### TEXT SECTION
There WERE some confusing, dark times for sure, moods I couldn’t explain, deep deep sadnesses I fell into for days, weeks.  It seemed I only went to those journals when I was in those moods, so they feature prominently.  I don’t want to dismiss them as typical teenage moodiness because there was an edge, an endlessness to them that I WISH I had been able to talk about when I was young.  Maybe then I wouldn’t have felt so odd-man-out, so apart from my peppy high school brethren for whom life seemed an endless string of soccer games and major parts in school plays. 

There is also this: memory is the faultiest wiring there is, and yes, some of this could have possibly been VERY typical teenage stuff.   But there was also a much darker backdrop to this whole period of my life: my parents’ marriage was dissolving under the cloud of adultery, and alcoholism and drug abuse were slowly revealing themselves as intractable parts of our family dynamic.  Is it any wonder I was wondering about nuclear holocaust and famine in Africa?  I was dealing with my own private hell and the world’s issues seemed more in keeping with my own, than, say, what to wear to the semi-formal dance.

There were also these bright ribbons of optimism woven in to that sad writing.  When I was able to put my head above that dark water, I experienced my own potential, and it was glorious to behold, even as a 13 year old.

Despite the circumstances, in just twenty pages or so, my 8th grade journal revealed that I was more typical than not in a lot of ways.

First the mortifying things:

-the most romantic Valentine’s Day I ever experienced was the one where not one but two boys sang “Every Rose Has Its Thorn” over the phone to me (I think a part of me just shriveled up and died of embarrassment).
-the most scandalous thing to my young mind was that one of my female classmates had kissed TWO different boys on ONE day. (my God, I was SO unprepared for the late 1990s).
-I firmly believed my mother and I would never see eye to eye on ANYTHING.  My complaints are so average, they’re reminiscent of something you’d see on a Disney show put on for “young adults”.

And now the prescient things:

- I understood something about the power of positive thinking even though that was not an overt theme in our house and I have no memory of ever being taught that in school.  I write: “whatever you think you can do, you can.  Whatever you think you can’t do, you won’t.”  I have NO idea how that little piece of Zen Buddhist wisdom made it into my tiny little brain, but there you have it.  Eckart Fucking Tolle in jellyshoes and rubber bracelets.
-I write constantly about a friend, a boy who I realized much later was actually trying to flirt with me. I find his schtick irritating and his jokes dumb.  I call him “sarcastic” in my journal, oblivious to the fact that I myself am sarcastic right back.  The boy is constantly tearing people apart to get my attention.  I surmise that he is “insecure” and that’s why he picks on people.  Though I can’t stand him at first, we somehow forge a strained and strange friendship over the next few years. Fast forward: We each move away from our hometown, go to college, start our adult lives, and we maintain a thin but strong tie for the next 20 years. We are still good friends to this day.  He lives abroad, and regularly shares pictures with me of his infant son and calls me “Auntie”.

### EXERCISES
(1) In the text about the eighth-grade journal, what song did two boys sing over the phone on Valentine's Day?
(2) From the text about the eighth-grade journal, reproduce the passage starting with "There were also" and going on through "lot of ways.".

### RECORD EXCERPTS
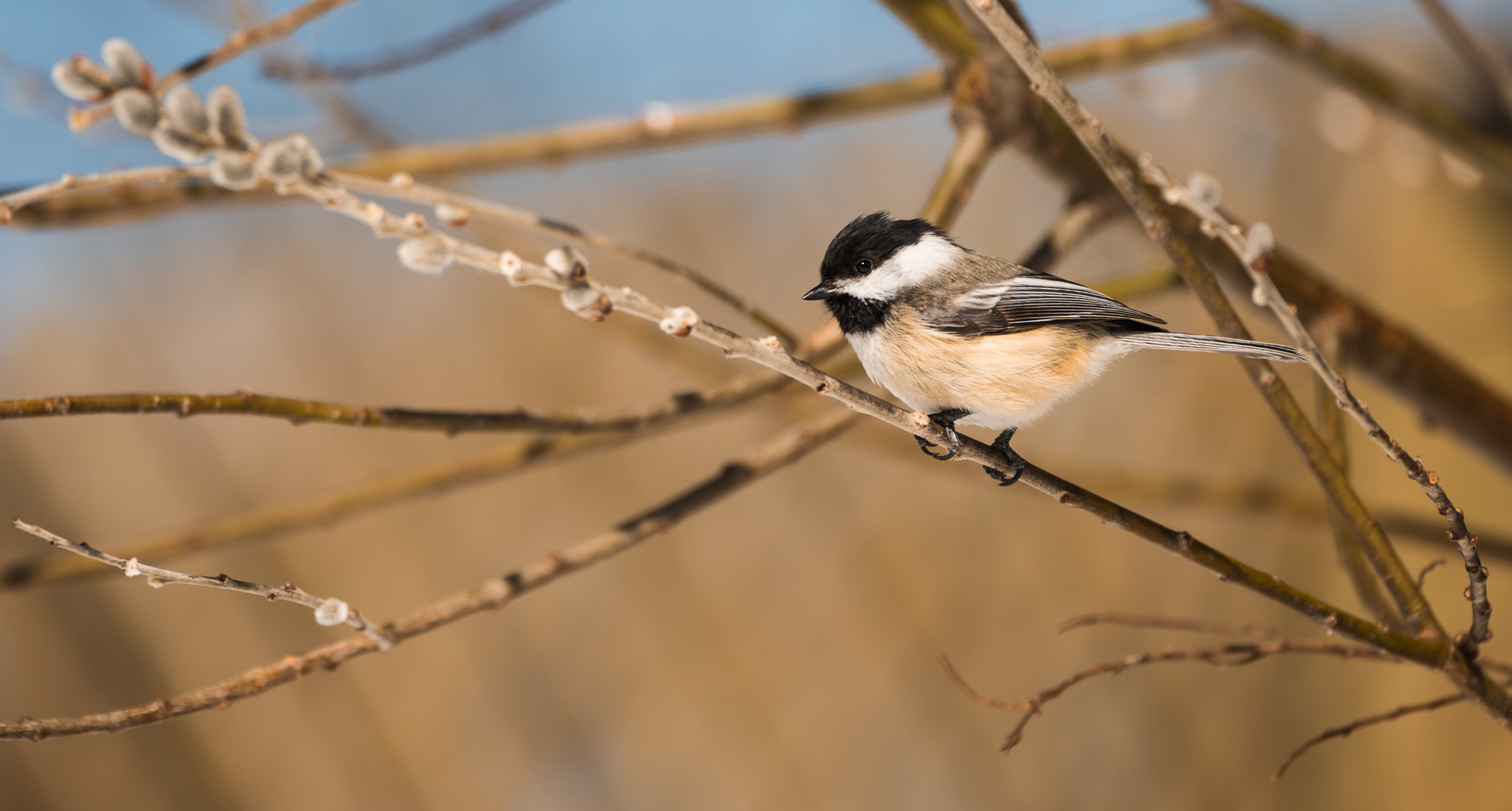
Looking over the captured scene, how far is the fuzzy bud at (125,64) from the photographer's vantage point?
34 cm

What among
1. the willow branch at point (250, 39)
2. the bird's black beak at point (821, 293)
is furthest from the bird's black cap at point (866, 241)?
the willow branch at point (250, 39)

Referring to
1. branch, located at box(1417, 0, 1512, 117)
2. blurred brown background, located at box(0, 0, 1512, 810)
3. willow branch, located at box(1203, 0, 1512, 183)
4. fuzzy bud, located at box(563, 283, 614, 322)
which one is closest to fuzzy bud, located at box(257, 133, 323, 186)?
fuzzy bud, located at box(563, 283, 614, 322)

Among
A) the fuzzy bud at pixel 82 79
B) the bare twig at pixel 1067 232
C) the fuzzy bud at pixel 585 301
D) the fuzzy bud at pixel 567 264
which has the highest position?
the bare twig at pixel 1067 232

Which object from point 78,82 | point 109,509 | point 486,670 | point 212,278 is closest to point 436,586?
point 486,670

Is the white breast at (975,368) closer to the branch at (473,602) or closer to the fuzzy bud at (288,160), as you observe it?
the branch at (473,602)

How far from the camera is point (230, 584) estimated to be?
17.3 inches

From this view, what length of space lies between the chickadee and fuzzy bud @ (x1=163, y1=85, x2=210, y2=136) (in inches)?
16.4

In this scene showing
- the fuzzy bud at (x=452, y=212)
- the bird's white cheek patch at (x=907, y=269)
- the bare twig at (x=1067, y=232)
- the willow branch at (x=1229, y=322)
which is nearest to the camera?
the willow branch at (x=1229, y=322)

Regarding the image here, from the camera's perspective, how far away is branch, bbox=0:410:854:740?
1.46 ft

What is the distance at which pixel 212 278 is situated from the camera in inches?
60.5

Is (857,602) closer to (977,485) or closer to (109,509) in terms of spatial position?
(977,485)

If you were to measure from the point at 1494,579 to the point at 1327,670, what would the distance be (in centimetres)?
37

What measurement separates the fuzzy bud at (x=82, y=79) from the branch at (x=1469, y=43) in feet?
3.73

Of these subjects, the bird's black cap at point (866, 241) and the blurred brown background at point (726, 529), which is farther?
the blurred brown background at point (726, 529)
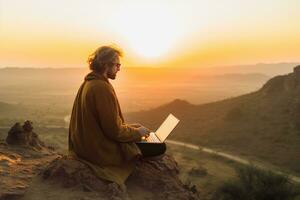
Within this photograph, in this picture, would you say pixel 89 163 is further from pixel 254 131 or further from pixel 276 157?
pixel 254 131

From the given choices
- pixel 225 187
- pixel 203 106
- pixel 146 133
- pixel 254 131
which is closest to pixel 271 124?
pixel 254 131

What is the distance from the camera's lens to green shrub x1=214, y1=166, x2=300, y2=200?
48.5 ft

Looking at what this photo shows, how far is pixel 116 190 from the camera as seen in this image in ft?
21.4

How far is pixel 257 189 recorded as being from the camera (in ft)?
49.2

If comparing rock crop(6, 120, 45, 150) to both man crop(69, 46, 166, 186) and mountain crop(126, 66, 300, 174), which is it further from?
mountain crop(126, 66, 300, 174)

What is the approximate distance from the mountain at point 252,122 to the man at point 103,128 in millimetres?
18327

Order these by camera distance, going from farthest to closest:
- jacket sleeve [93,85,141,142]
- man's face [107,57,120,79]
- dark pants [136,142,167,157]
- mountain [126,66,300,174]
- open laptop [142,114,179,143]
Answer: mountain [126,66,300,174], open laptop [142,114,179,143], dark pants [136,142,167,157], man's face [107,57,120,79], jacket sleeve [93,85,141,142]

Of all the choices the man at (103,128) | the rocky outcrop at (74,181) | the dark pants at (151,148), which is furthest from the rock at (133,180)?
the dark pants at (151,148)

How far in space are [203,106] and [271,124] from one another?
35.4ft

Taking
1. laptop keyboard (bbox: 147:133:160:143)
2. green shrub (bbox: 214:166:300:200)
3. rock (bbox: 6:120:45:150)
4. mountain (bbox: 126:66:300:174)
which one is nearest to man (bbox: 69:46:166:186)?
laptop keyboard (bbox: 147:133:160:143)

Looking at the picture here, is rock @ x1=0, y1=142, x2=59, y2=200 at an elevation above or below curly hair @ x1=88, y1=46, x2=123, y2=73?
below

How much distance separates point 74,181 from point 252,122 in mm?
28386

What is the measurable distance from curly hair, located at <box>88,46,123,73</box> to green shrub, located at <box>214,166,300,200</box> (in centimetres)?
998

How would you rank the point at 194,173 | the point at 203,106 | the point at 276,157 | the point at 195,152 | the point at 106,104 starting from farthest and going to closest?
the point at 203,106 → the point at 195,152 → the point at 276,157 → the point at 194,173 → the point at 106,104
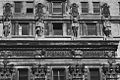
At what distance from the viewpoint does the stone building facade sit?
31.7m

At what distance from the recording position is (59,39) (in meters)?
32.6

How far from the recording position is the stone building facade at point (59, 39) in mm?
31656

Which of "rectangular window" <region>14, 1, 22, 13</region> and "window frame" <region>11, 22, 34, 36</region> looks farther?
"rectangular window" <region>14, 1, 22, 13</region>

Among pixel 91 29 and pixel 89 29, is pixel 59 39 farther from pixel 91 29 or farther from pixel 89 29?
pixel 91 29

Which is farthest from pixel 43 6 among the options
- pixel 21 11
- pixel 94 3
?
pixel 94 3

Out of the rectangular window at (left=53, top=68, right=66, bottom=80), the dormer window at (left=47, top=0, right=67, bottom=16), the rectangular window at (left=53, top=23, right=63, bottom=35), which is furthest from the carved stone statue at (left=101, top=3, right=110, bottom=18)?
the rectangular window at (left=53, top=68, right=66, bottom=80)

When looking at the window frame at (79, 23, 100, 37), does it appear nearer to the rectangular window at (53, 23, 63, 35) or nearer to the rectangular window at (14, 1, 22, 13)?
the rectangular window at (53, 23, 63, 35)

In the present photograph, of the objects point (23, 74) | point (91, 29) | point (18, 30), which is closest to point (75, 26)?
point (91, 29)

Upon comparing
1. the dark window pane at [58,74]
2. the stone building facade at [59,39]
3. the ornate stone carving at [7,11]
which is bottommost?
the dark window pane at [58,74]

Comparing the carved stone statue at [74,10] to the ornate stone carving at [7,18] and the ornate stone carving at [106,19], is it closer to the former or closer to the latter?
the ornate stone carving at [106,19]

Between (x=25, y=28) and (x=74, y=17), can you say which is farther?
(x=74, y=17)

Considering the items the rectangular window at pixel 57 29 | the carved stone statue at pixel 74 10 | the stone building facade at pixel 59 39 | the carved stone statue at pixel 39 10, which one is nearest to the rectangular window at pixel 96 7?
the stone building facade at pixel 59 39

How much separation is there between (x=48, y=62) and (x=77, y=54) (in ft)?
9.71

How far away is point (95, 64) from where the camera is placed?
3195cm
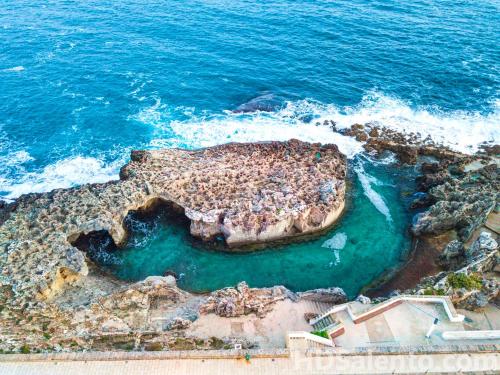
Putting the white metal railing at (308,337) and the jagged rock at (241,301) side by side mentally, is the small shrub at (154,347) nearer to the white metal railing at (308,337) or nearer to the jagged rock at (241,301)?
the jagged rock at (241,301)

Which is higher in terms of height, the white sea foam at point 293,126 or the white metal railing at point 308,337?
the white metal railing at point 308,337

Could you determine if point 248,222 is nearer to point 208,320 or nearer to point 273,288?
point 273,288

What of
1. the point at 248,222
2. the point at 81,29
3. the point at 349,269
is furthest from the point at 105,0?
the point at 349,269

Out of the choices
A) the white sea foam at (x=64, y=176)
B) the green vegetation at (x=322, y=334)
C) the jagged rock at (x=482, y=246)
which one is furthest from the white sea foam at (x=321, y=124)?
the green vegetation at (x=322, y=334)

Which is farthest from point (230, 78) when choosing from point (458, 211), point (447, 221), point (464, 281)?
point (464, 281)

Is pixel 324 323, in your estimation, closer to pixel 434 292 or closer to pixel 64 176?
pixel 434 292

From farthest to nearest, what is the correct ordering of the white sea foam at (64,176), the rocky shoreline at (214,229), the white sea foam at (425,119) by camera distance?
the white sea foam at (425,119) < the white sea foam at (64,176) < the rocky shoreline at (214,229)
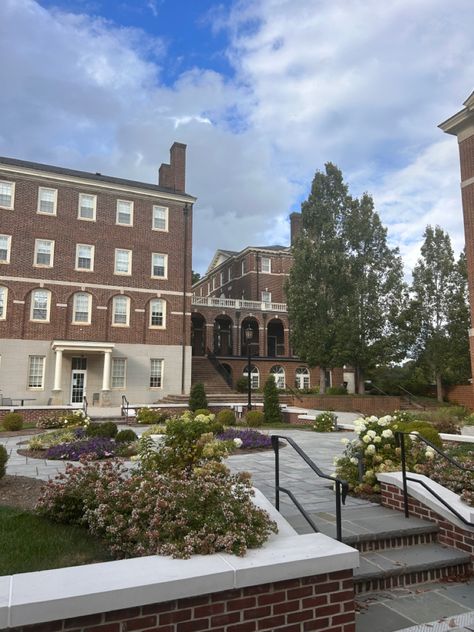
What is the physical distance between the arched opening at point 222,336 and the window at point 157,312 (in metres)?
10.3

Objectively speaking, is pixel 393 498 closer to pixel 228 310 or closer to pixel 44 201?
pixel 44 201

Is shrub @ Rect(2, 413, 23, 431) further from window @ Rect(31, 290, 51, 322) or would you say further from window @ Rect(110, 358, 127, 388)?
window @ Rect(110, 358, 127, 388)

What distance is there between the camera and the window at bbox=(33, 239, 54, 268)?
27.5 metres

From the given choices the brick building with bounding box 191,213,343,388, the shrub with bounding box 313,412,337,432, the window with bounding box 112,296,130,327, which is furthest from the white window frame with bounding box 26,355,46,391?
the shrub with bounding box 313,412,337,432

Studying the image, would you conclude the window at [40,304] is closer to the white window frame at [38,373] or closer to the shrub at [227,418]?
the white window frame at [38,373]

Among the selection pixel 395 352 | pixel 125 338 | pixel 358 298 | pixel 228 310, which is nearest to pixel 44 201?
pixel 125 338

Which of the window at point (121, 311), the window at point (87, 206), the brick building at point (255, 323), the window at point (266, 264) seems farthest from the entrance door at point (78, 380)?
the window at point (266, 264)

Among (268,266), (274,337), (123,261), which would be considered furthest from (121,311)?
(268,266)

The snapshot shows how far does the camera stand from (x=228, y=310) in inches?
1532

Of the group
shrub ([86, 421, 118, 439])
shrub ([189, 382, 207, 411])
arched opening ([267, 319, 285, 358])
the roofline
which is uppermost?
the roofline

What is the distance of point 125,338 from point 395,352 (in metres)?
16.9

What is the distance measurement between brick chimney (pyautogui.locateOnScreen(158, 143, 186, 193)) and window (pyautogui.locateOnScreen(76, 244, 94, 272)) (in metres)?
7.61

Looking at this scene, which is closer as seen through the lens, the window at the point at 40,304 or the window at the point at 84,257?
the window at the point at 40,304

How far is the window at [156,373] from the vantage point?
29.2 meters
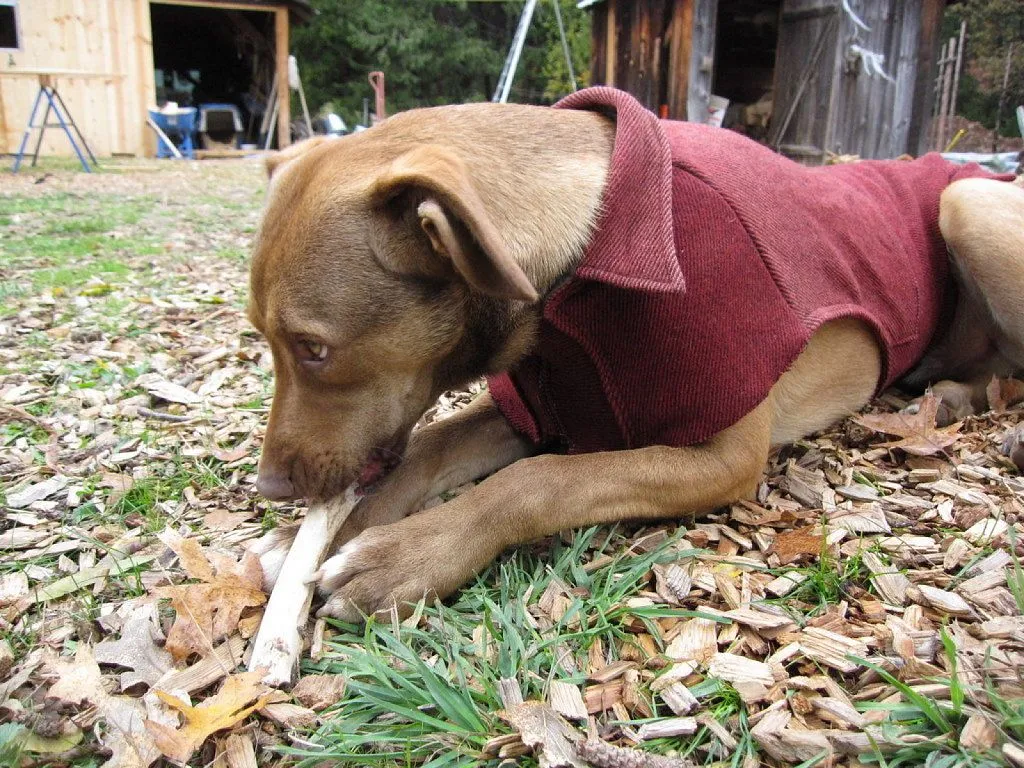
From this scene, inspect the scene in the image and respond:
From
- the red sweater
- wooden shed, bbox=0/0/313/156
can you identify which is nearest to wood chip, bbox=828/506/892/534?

### EXPECTED RESPONSES
(1) “Every Rose Has Its Thorn”

(2)
There were also these bright ribbons of optimism woven in to that sad writing.  When I was able to put my head above that dark water, I experienced my own potential, and it was glorious to behold, even as a 13 year old.

Despite the circumstances, in just twenty pages or so, my 8th grade journal revealed that I was more typical than not in a lot of ways.